Aufs Engste müssten die USA mit ihren Alliierten kooperieren, sagt Clinton und wendet sich damit gegen Trumps ausgesprochenen Isolationismus. Und fügt hinzu, Amerika müsse führen. Immer, wenn es das nicht tue, hinterlasse es ein Vakuum. Diesen Satz wird nicht nur Trump aufmerksam gehört haben, sondern auch Barack Obama.
Clintons Rede liess mehr als ahnen, wie gern sie sich voll und ganz dem Republikaner widmen würde. Allzugern nahm die Kandidatin im Wartestand schon mal im Hochsitz Platz. Aber noch ist Vorwahlkampf, auch innerparteilich. Zwischen ihr und Trump und der Welt stehen der grimmige Demokrat Bernie Sanders und sieben letzte Vorwahlen.
Ryan: Mehr Gemeinsamkeiten als Unterschiede
Derweil stellte sich der ranghöchste US-Republikaner im Kongress nach langem Zögern hinter den umstrittenen Präsidentschaftsbewerber. «Es ist kein Geheimnis, dass wir Differenzen haben», erklärte Paul Ryan, Präsident des Repräsentantenhauses, in einem Beitrag der Zeitung «The Janesville Gazette» seines Heimatbundesstaates Wisconsin. Tatsache sei jedoch, dass es bei politischen Fragen mehr Gemeinsamkeiten gebe als Unterschiede.
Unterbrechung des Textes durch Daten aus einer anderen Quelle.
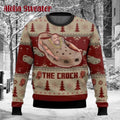 The Crock The Rock Meme Ugly Christmas Sweater product image
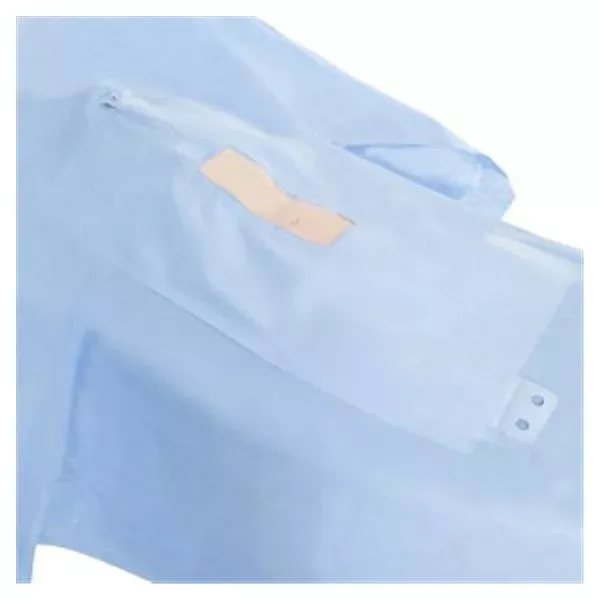 O & M Halyard Drape Laparotomy KC100 4x12" Fenestrated 100x72x124" Strl 15/Ca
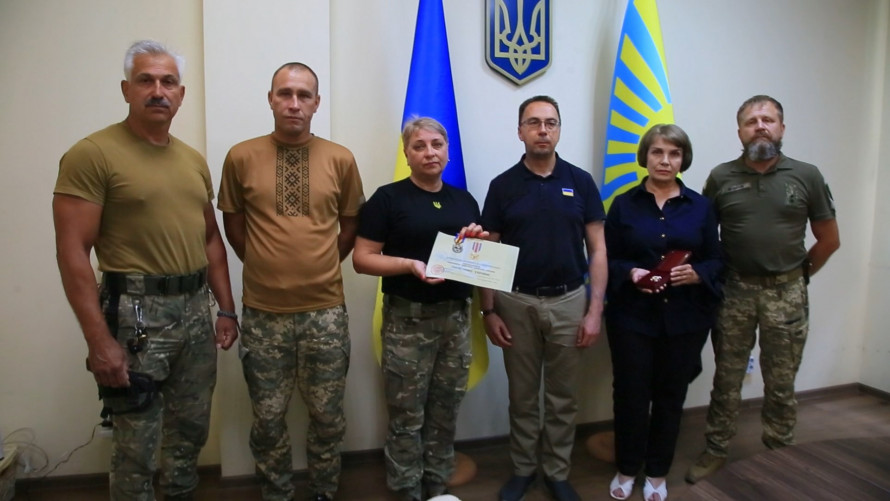 Міністр оборони України відзначив бійців добровольчого формування «Покровськ-1»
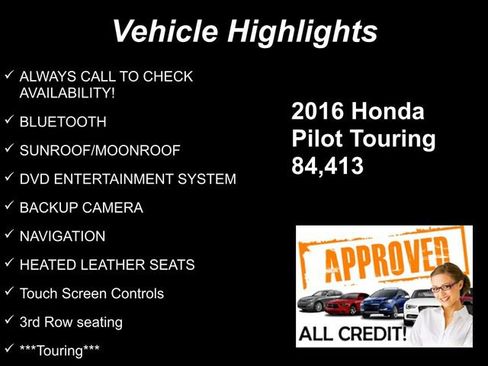 Used 2016 Honda Pilot Touring image 9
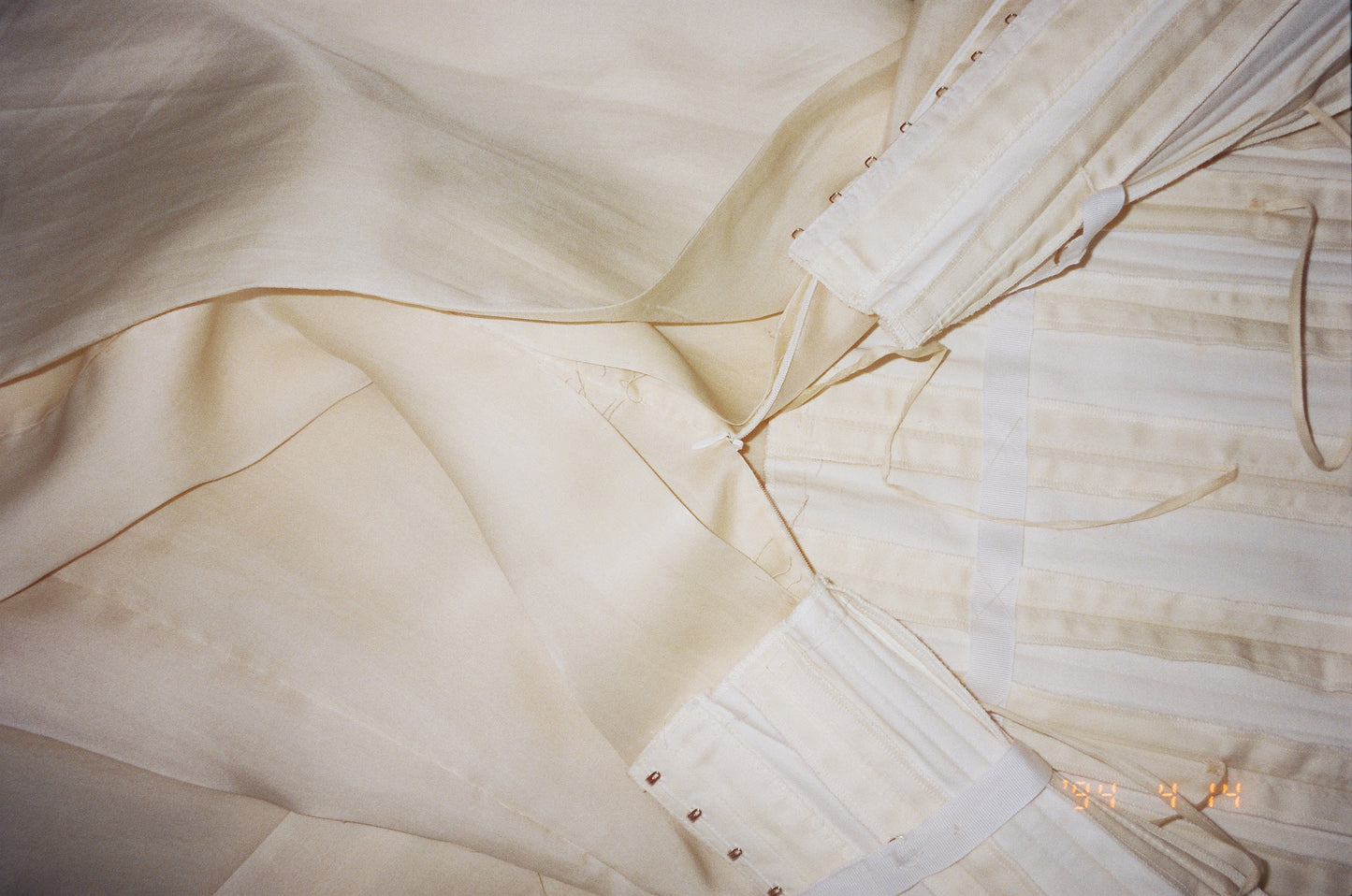 Madame Butterfly Strapless Corset Dress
Ryans Unterstützung dürfte es nun für Mitglieder des Partei-Establishments einfacher machen, sich ebenfalls dem Milliardär anzuschliessen. Zudem kann Trump nun leichter argumentieren, dass die Partei hinter ihm die Reihen schliesse.
Trump hat bei den Vorwahlen der Republikaner inzwischen genug Stimmen, um die Nominierung auf dem Parteitag im Juli zu gewinnen. Trotzdem hatte Ryan zunächst gezögert, ihm seine Unterstützung zuzusagen. Trump ist wegen seiner Aussagen zu Frauen und Minderheiten sowie seiner Haltung zu Handel und Einwanderung auch unter Republikanern umstritten.
Auch Trump mischt auf
Trump hatte sich in einem Reuters-Interview bereit erklärt, mit Nordkoreas Staatchef Kim über das umstrittene Atomwaffenprogramm des abgeschotteten Staates zu reden. Im Gegenzug lobte ihn die nordkoreanische Führung als «weisen Politiker».
Der US-Milliardär hat für den Fall eines Wahlsiegs zudem eine deutliche Kürzung der US-Zahlungen an die Nato angekündigt. Er forderte, dass die europäischen Verbündeten sich stärker einbringen müssten, um ihre eigene Sicherheit zu gewährleisten. Clinton hat er vorgeworfen, als Aussenministerin Libyen «in eine Spielwiese für Dschihadisten» verwandelt zu haben.